Görev tanımı ▸ Ayrılık ve hüzün üzerine yazıdaki "Ayrılık çok kötü" sözcüklerinden başlayıp "neler geçer yüreğinizden..." sözcükleri de dahil olmak üzere uzanan bölümü hiçbir değişiklik yapmadan alıntılayın.

Hikmet Çetinkaya

Hoşça kal hüzün...

06 Eylül 2018 Perşembe

Gündüzün geceyle bulu­şan noktasında hoyrat bir kadının çığlıkları, alev alev yanan alaca bir kuşu andırır...
Bir sevdadır o anda yüreklerde dolaşan...
Zamanın içinde yok olan yal­nızlıklar her iklimden şarkıları söyletir insana...
Seher vakti habersizce gara giren ekspres, yüzlerdeki korku­yu alıp bir yere saklar...
O koskoca Nâzım Hikmet, uçsuz bucaksız donmuş Kuzey Denizi’nde ışıldakların gölgesin­de gibidir...
Bir şiir düşer o anda yasak aşkların geçit vermeyen orma­nında...
Bir kadın gülümser, bir çocuk ağlar...
Kırakof kentinin Kapris Barı’dır mekân...
Bir koca kişi gülümser bir buluta belli belirsiz... Bir ses duyulur...
Der ki:
“Sesleniyorum, seni yitirmiş geri dönüyor sesimin yankıları...”
Ayrılık çok kötü bir düştür.
Ayrılık hüznün ırmaklarla bu­luştuğu akşamüstleri gibidir...
Büyük korkularla selamlaşan ayrılık “Hoşça kal” dediğinde avuçlarında bir sıcaklığı saklar...
Gözleri dolar insanın, ağlamak ister...
Bilmem o anda neler geçer yüreğinizden...
Benim bacaklarım sızlar, ku­laklarım zonklar...
Bir telefon zilidir çalan, hiç beklemediğiniz saatlerde...
Kadın biraz utangaçtır:
“Kocam evde bu akşam, dışa­rıya çıkamam...”
Koskoca Nâzım, Bristol Oteli’nde alır soluğu...
Bir şarkı mırıldanır yalnızlığın içinde...
Ay diliminin üzerinde uyuyan genç kadını düşünür...

***

Kurşuni gökyüzüne bakan adam, hapishaneden dönen genç kadın, sevdanın pencere­sinde darmadağın olmuş düş­lerle buluşur...
Bir tutam kır çiçeği olur vazo­nun içinde...
Duvarda suluboya bir resim...
Hüzün o anda çoğalmaya başlamıştır...
Kıpkızıl çizgide bölünmüş sı­cak bir karanlık kaplamıştı her yeri...

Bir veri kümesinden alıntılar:

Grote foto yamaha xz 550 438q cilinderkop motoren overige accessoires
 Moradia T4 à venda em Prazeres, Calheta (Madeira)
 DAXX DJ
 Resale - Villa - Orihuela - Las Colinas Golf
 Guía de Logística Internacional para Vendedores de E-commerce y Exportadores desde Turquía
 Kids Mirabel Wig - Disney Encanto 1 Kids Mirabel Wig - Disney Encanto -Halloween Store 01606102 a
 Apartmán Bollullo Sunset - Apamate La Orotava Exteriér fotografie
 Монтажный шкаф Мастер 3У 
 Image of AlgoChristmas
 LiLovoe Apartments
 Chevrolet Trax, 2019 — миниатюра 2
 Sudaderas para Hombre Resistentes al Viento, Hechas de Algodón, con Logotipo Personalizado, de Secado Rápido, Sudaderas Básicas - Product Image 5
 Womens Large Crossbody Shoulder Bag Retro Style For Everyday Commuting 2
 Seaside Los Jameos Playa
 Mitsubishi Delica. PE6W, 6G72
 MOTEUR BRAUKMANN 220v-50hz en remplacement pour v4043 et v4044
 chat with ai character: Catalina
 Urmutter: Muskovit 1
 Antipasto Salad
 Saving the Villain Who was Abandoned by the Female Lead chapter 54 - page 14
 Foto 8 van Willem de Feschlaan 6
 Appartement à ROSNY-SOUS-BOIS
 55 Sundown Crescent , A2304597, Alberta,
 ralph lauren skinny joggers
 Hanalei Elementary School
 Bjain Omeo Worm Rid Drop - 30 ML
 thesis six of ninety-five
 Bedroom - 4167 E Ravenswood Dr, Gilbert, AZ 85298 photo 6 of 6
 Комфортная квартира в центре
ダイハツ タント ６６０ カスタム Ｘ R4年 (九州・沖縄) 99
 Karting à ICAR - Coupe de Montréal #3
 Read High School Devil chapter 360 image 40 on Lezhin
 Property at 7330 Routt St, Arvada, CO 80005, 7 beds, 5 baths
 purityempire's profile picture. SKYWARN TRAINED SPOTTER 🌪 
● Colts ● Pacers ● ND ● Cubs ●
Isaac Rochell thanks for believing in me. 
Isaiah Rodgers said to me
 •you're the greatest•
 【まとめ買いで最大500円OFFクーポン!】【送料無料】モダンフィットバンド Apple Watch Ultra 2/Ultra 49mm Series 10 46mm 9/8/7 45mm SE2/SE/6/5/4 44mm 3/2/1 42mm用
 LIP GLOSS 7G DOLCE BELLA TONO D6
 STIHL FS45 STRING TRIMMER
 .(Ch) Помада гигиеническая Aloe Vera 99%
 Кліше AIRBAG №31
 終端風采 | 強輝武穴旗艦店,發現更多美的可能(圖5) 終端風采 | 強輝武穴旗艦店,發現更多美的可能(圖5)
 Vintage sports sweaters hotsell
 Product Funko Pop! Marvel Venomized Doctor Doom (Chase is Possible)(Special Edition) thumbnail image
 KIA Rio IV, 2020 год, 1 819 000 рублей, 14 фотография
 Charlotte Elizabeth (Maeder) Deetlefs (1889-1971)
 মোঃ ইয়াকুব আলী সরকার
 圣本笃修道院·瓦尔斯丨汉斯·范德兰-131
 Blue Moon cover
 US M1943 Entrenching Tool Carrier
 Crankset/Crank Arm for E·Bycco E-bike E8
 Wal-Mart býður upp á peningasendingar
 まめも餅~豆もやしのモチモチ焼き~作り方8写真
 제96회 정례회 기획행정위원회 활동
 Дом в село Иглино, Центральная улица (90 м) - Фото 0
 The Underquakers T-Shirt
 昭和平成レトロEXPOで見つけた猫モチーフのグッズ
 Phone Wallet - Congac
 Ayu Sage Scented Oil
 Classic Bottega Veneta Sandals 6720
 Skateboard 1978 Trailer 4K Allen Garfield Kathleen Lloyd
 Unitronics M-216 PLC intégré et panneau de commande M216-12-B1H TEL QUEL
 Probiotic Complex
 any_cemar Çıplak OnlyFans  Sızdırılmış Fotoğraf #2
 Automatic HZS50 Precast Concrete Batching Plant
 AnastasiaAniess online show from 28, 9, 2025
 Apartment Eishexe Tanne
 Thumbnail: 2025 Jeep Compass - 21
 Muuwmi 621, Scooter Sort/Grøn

Alıştırma çıktısı ▸
Ayrılık çok kötü bir düştür.
Ayrılık hüznün ırmaklarla bu­luştuğu akşamüstleri gibidir...
Büyük korkularla selamlaşan ayrılık “Hoşça kal” dediğinde avuçlarında bir sıcaklığı saklar...
Gözleri dolar insanın, ağlamak ister...
Bilmem o anda neler geçer yüreğinizden...